_Exercises to complete_.
1. In the source text, which season has the writer named as their favorite again?
2. Decide whether each statement agrees with the source text, answering yes or no and quoting the deciding words: (a) The writer is watching waves on the Isle of Wight Bay. (b) The weather changed overnight to hot and muggy. (c) The writer returns to Colorado with a settled plan.

_Source text_.
* * *

All good things must come to an end. Not just good things, ALL things - good, bad and indifferent. In this case, it’s a good (a very very very good) thing that is ending in the form of our almost month-long vacation. Ahhhhh. So, here I sit, enjoying a cup of coffee, lubricating my brain and my finger tips and watching the waves on the Isle of Wight Bay at our friends Monty & Sara’s. It seems the weather changed over night from hot and somewhat muggy to cool and glorious. The breeze is perfection, the color of the sky just right, the feel in the air is early autumn. Fall has officially regained it’s position as my favorite season. It was bumped temporarily as I grew to crave summers in Colorado but after this wildfire season, fall is back on top. So thanks, fall, for showing up. I hear the final percolating exhale of the coffee pot signaling the arrival of more magma. I will rise for that right now but not much else. With mug in hand, I am ready. For something. For the next moment, at least. So, what am I really ready for? Thoughts swirl through my head. We return to Colorado still without a plan. Things are brewing and plans are emerging but now the layers upon which other layers depend are not clear still and our plans remain without definition.

* * *

Entries from a dataset
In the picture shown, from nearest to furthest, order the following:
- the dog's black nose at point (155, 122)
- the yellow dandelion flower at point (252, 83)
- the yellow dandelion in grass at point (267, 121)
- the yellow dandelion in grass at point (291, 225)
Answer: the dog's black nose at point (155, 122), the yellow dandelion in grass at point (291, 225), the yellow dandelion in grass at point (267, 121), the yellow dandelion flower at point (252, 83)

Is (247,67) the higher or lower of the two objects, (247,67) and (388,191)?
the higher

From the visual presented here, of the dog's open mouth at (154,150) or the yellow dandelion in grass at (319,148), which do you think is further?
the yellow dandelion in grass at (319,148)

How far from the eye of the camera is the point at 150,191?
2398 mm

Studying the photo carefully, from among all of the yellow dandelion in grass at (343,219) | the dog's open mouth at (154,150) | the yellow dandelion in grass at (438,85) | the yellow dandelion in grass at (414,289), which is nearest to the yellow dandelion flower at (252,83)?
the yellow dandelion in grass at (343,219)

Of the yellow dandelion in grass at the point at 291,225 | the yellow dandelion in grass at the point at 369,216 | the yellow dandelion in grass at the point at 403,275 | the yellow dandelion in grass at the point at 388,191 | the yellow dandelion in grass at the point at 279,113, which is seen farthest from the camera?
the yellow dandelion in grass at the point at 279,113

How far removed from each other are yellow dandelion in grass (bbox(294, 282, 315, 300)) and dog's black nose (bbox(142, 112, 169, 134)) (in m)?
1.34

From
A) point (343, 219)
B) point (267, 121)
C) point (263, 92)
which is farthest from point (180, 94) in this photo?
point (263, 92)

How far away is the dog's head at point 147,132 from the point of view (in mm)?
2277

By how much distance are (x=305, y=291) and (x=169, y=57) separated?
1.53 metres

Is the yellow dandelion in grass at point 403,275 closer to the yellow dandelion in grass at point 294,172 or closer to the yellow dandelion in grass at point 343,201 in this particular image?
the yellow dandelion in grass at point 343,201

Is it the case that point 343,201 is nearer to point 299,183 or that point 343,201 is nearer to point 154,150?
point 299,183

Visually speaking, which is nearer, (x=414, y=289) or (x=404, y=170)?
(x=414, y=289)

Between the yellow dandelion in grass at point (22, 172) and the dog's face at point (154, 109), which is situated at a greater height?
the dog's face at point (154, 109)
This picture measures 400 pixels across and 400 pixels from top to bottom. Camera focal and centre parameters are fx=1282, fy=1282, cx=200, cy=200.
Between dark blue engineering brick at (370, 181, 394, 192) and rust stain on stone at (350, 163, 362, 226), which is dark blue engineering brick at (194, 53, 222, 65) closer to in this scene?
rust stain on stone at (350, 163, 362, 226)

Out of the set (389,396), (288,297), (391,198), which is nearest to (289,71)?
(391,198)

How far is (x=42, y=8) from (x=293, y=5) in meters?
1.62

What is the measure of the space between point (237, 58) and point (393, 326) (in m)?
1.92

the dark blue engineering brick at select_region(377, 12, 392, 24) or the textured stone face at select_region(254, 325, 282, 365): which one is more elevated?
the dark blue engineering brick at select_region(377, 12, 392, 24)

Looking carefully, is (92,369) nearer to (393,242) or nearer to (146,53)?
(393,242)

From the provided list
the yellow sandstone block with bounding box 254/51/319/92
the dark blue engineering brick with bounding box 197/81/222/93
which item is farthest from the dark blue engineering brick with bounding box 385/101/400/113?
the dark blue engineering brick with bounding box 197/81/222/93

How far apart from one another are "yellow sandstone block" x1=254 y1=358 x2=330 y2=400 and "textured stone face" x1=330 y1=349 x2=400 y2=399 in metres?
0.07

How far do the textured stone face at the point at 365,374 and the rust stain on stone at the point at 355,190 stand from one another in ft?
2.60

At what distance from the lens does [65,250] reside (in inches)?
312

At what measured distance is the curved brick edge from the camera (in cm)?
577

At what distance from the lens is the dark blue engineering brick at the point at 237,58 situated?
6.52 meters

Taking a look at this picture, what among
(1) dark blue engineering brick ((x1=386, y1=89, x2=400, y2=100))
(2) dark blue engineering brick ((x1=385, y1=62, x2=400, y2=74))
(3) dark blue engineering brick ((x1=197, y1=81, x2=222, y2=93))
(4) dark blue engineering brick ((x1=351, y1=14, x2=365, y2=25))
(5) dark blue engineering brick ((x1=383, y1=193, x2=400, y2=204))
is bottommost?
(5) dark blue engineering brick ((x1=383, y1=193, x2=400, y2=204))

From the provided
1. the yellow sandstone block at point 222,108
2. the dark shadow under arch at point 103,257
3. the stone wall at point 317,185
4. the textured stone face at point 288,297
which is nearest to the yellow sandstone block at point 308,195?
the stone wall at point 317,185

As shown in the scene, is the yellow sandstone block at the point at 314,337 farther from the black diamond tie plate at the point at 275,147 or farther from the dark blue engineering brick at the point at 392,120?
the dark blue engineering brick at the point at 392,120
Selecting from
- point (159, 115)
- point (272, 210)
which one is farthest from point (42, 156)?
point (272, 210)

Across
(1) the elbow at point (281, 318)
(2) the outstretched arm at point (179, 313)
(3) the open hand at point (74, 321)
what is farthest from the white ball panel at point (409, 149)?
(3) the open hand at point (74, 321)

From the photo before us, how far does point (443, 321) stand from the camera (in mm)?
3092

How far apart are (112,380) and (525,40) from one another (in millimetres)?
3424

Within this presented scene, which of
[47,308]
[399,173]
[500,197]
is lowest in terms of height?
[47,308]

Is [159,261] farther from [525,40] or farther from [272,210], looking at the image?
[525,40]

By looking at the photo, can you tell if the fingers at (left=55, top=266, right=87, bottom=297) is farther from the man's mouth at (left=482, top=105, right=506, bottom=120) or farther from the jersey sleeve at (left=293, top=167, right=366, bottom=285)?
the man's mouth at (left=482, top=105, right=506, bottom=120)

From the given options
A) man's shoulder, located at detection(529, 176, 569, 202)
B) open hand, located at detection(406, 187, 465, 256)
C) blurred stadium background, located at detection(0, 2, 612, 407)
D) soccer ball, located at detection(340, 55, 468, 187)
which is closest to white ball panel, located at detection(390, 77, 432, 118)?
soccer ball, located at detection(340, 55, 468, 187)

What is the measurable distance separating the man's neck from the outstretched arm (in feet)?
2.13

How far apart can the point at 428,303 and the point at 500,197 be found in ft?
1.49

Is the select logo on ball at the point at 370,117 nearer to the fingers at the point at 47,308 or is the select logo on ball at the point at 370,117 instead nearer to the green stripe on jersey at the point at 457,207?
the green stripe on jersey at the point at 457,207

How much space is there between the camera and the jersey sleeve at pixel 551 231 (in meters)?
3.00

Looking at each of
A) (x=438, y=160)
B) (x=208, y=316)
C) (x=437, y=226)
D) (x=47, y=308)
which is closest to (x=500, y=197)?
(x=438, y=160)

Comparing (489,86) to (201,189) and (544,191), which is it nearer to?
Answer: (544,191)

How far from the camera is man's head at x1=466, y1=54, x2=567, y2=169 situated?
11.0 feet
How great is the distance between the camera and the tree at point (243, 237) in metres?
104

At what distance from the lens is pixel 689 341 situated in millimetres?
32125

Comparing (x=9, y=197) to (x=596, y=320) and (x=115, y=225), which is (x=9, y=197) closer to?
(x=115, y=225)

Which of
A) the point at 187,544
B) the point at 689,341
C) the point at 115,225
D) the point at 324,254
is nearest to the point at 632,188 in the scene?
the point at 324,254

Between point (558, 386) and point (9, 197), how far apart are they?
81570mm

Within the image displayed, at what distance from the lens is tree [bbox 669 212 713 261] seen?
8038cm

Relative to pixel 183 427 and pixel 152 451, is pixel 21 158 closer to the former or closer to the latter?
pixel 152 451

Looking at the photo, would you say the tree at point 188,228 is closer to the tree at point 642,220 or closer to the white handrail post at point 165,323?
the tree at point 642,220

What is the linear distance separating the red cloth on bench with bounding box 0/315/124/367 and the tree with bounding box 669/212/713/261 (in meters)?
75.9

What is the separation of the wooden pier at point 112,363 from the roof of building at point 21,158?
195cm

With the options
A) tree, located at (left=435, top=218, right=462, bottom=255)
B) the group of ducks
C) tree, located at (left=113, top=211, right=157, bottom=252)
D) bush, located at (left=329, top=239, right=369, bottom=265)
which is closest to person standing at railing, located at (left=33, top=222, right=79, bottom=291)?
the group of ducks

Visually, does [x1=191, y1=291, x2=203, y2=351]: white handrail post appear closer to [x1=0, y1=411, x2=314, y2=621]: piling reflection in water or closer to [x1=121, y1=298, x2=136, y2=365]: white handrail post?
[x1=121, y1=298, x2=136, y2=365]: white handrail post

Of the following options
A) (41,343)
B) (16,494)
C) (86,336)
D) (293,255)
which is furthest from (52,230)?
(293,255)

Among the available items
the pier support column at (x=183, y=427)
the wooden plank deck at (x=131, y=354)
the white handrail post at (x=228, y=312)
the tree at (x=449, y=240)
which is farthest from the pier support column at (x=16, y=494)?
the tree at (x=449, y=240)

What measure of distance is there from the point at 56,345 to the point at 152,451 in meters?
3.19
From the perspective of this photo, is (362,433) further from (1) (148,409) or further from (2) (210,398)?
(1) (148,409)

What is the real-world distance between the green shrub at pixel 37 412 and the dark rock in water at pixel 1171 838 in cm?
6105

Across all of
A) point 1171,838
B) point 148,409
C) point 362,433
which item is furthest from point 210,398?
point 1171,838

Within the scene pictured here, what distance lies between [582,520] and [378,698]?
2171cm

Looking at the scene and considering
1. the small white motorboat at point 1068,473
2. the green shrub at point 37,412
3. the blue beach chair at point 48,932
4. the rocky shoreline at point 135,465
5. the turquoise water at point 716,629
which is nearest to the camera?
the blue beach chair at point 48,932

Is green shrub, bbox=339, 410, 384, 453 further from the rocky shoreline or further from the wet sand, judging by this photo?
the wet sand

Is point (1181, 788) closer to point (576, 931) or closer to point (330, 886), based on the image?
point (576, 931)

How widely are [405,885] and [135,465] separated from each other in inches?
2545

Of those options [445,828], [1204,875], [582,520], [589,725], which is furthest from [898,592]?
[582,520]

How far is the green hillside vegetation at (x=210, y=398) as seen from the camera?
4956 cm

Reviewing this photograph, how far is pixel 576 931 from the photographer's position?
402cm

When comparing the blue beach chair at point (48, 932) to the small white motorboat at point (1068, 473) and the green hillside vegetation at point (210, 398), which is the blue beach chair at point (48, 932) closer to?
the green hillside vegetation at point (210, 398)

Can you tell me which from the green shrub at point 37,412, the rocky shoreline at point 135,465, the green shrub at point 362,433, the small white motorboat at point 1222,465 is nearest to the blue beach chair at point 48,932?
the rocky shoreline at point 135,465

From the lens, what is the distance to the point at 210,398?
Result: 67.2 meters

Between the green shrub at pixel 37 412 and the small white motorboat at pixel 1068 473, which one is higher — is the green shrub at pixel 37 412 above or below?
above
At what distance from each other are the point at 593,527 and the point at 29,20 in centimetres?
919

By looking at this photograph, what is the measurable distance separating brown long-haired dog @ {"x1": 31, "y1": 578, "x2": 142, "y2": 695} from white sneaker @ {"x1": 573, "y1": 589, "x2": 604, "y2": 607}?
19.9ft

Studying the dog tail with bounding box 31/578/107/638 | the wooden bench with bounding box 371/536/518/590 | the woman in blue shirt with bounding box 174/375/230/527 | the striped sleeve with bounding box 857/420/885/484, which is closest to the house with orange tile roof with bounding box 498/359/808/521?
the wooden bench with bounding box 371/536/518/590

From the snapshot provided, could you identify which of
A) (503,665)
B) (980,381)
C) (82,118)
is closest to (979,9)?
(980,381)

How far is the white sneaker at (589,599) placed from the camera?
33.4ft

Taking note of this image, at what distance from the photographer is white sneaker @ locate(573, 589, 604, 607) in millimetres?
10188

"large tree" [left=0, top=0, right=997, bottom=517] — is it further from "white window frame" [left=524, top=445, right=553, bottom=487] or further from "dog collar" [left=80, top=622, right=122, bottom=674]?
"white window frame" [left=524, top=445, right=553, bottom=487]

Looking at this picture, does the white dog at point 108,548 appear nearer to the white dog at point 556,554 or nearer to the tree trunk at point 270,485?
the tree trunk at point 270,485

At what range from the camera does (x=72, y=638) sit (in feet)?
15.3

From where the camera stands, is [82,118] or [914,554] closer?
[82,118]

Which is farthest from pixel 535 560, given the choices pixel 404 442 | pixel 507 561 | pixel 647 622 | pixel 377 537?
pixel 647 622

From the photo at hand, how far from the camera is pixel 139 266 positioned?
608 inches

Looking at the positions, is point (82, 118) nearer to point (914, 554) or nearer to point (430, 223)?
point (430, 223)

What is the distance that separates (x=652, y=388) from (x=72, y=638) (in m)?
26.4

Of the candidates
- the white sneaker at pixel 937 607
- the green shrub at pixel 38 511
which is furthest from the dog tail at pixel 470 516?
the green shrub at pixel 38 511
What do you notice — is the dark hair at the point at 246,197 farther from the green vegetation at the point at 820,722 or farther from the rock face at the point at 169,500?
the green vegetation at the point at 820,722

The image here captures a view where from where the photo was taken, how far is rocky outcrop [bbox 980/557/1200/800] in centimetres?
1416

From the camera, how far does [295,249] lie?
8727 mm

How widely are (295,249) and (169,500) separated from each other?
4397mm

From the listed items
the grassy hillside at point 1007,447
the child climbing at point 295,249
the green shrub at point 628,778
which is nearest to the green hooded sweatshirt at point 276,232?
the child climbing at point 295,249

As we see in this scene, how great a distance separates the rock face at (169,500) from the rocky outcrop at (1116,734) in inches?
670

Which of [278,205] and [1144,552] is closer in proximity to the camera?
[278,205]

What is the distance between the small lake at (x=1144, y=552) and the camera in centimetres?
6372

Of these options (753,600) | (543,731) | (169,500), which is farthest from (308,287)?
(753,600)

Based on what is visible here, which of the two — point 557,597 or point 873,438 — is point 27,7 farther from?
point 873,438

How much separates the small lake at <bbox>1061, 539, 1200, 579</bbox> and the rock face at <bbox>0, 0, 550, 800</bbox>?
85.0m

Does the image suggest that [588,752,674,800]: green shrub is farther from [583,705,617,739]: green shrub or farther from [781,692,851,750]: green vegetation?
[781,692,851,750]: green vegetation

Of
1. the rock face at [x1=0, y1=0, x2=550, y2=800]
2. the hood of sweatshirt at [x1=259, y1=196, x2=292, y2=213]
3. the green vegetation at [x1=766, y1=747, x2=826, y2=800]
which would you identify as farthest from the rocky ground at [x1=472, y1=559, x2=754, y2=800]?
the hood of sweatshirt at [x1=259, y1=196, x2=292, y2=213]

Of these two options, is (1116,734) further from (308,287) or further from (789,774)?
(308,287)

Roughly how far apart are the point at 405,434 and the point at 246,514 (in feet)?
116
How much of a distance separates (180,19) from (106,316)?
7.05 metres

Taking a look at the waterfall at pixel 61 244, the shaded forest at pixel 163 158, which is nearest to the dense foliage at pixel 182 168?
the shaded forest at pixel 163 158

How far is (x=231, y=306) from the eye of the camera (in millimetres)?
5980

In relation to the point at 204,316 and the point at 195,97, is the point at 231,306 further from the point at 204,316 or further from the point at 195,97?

* * *

_Exercise responses_.
1. Fall

2.
(a) Yes: "watching the waves on the Isle of Wight Bay"
(b) No: "the weather changed over night from hot and somewhat muggy to cool and glorious"
(c) No: "We return to Colorado still without a plan."